De ahí que el doctor en Ciencias Filosóficas Ramón Rivero Pino abogue por incorporar la dimensión centrada en las personas y los procesos sociales más que en las enfermedades.
"Asistimos permanentemente a un proceso de sobremortalidad masculina a nivel internacional, muy relacionado con una construcción social de la masculinidad, cuya dimensión personal pasa por la responsabilidad individual, pero también tiene mucho que ver con el desarrollo de los programas, los proyectos sociales, políticas y servicios públicos", sostuvo.
Desde el punto de vista simbólico también suele asociarse la disminución de hormonas sexuales con el desempeño sexual, advierte la doctora Monteagudo Peña.
"Comúnmente, los hombres que pasan por este proceso sienten la sensación de pérdida, incertidumbres y miedos a no cumplir con su papel como ?hombres? y asumen muchas veces la postura de resignación en lugar de buscar ayuda. La andropausia se vive entonces muchas veces como algo que lastima desde la construcción de masculinidad que tenemos en nuestra sociedad", afirma la experta.
Partidaria también de explorar cómo la mujer experimenta o asume este proceso, la investigadora advierte que, a nivel mundial, ellas identifican más la andropausia que los propios hombres.

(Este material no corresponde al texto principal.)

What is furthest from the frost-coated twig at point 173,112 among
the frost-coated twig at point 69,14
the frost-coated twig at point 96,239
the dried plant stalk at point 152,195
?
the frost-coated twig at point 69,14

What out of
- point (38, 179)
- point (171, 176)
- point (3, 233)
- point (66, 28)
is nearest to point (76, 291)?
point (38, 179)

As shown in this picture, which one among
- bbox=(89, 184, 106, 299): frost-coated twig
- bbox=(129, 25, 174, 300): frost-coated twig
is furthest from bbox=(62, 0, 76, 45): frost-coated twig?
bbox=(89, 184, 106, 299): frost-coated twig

Resultados de un estudio publicado el pasado año en la Revista Cubana de Endocrinología confirma esa tendencia.
De un total de 900 personas de la capital cubana, 70,30 por ciento de las mujeres y 56 por ciento de los hombres reconocieron que el hombre experimenta un proceso equivalente al climaterio femenino; 64 por ciento no conocía los síntomas y 47,12 por ciento de los hombres mayores de 40 años señalaron una edad de comienzo superior a la suya.
Bajo el título "Nivel de información sobre el síndrome de declinación de la función testicular en el envejecimiento masculino", la investigación recabó información entre población general mayor de 20 años, así como de especialistas en Endocrinología, Urología y Geriatría y profesionales de la atención primaria de salud, quienes supuestamente tienen mayor oportunidad de acceso al conocimiento sobre el tema.
Las mujeres tuvieron mayor tendencia a aceptarlo, sobre todo si tenían una pareja en edad expuesta a padecerlo, y los hombres de mediana edad, aun cuando aceptaron la existencia del fenómeno, en su mayoría no se reconocen afectados.
Entre el personal médico, con independencia de la edad, el sexo o el tiempo de ejercicio profesional, la información se limitó, mayoritariamente, a términos como andropausia y climaterio masculino.
En tanto, su dominio conceptual, del cuadro clínico y el tratamiento era insuficiente y provenía, predominantemente, de fuentes no formales. No obstante, reconocieron la necesidad de incrementar sus conocimientos del tema, concluyó el estudio.